### Aim:
Render the lines below as a Markdown table with columns Row and Entry line, starting with the line that contains "How far is [491,710]" and going on through the end of the entries. Number each row, skip blank lines, and include no other lines.

### Source material:
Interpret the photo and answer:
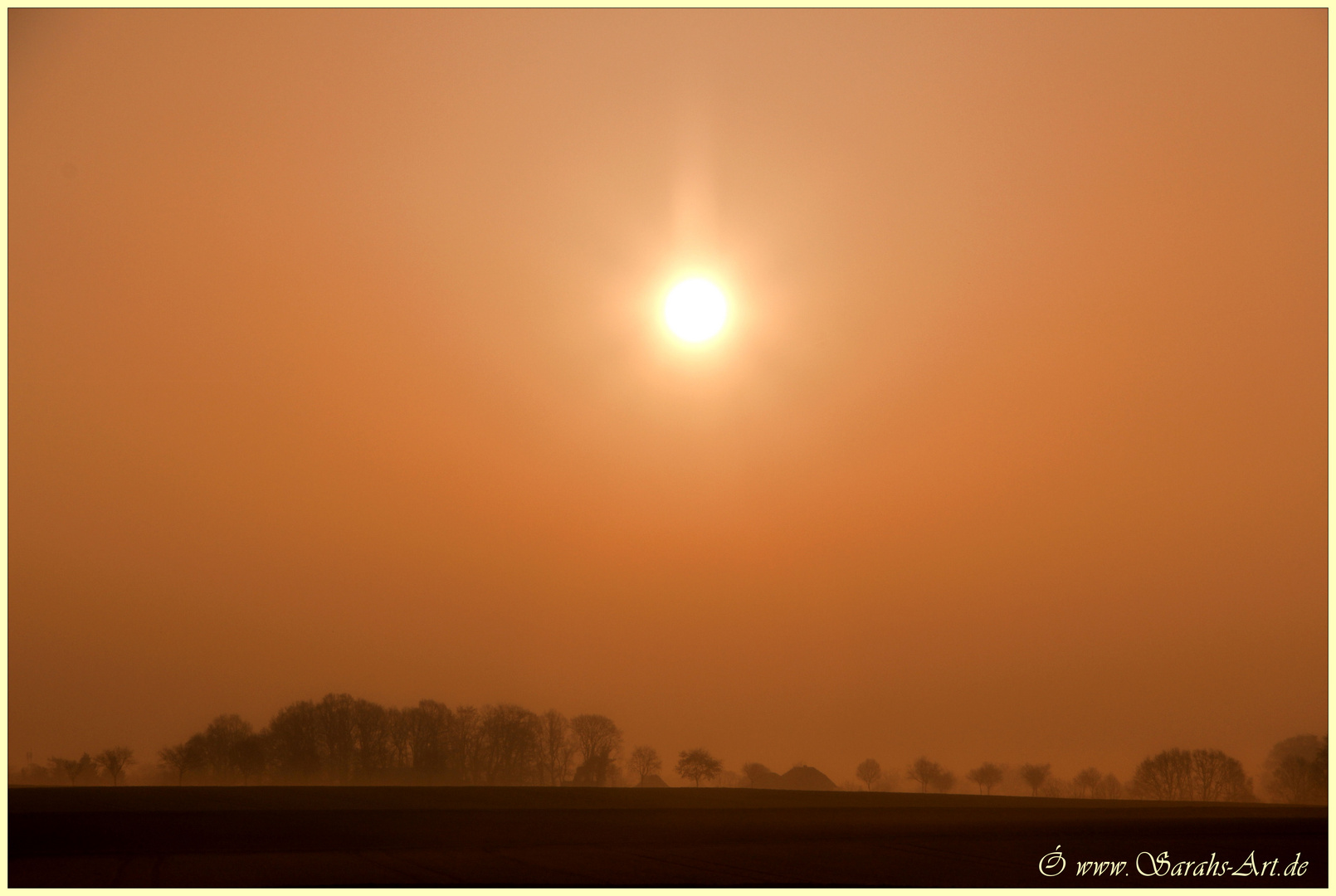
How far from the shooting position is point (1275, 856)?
1194 inches

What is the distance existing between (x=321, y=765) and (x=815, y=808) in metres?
59.1

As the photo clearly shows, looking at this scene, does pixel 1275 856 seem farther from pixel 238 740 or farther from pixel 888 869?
pixel 238 740

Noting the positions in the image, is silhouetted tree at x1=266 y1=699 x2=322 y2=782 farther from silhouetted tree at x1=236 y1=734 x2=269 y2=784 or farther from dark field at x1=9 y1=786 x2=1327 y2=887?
dark field at x1=9 y1=786 x2=1327 y2=887

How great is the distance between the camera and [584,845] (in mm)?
30062

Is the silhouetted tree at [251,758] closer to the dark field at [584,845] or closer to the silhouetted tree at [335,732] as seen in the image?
the silhouetted tree at [335,732]

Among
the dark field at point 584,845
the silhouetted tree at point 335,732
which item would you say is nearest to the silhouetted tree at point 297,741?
the silhouetted tree at point 335,732

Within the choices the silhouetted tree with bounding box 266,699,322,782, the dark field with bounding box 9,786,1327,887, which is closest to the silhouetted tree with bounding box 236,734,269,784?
the silhouetted tree with bounding box 266,699,322,782

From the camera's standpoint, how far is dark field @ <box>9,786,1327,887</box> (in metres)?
24.9

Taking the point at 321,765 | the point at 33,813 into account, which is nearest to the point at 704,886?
the point at 33,813

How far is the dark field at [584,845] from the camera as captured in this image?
981 inches

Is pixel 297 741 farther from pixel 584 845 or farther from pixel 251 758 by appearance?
pixel 584 845

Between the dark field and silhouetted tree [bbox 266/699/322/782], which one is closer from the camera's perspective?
the dark field

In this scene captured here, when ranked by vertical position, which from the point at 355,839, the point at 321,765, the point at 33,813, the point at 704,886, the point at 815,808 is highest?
the point at 321,765

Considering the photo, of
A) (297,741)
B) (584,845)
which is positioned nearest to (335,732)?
(297,741)
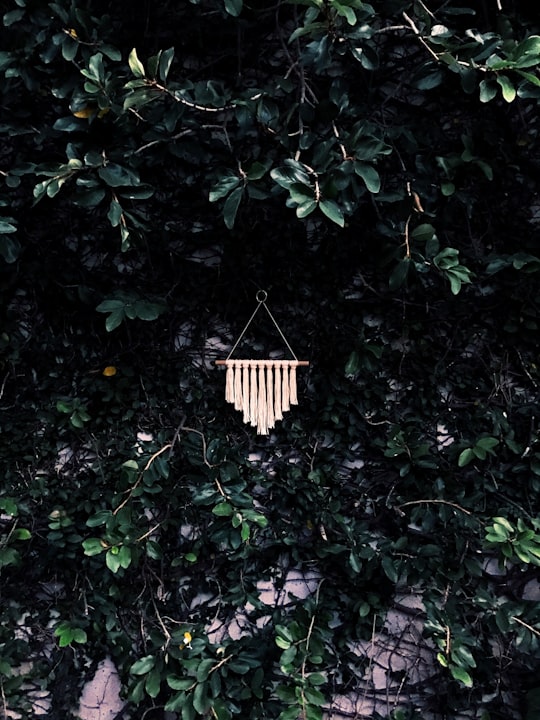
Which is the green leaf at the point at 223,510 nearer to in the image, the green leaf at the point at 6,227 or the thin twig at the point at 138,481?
the thin twig at the point at 138,481

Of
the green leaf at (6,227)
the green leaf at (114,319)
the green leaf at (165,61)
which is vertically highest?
the green leaf at (165,61)

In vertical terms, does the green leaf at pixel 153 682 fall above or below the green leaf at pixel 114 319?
below

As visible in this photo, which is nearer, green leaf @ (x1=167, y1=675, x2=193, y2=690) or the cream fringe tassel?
green leaf @ (x1=167, y1=675, x2=193, y2=690)

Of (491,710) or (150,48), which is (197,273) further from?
(491,710)

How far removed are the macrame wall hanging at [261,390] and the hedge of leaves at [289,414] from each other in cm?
16

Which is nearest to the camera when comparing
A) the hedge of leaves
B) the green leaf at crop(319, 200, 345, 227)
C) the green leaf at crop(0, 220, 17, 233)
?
the green leaf at crop(319, 200, 345, 227)

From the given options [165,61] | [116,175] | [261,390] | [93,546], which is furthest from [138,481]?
[165,61]

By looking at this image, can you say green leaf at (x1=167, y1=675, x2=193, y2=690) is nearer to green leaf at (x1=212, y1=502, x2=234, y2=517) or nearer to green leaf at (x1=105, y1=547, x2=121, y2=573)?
green leaf at (x1=105, y1=547, x2=121, y2=573)

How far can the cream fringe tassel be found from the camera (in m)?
1.80

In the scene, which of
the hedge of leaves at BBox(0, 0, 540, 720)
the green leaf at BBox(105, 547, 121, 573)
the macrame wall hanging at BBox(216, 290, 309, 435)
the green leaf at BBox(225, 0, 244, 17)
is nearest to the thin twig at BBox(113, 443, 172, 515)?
the hedge of leaves at BBox(0, 0, 540, 720)

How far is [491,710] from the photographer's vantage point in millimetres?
1913

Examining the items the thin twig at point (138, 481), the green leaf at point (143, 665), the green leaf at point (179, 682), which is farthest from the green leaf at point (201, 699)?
the thin twig at point (138, 481)

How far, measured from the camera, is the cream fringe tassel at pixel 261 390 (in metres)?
1.80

### Finished exercise:
| Row | Entry line |
|---|---|
| 1 | How far is [491,710] from the photographer's vantage point in millimetres? |
| 2 | 1913 |
| 3 | Examining the items the thin twig at point (138, 481), the green leaf at point (143, 665), the green leaf at point (179, 682), which is farthest from the green leaf at point (201, 699)? |
| 4 | the thin twig at point (138, 481) |
| 5 | How far, measured from the camera, is the cream fringe tassel at pixel 261 390 (in metres)? |
| 6 | 1.80 |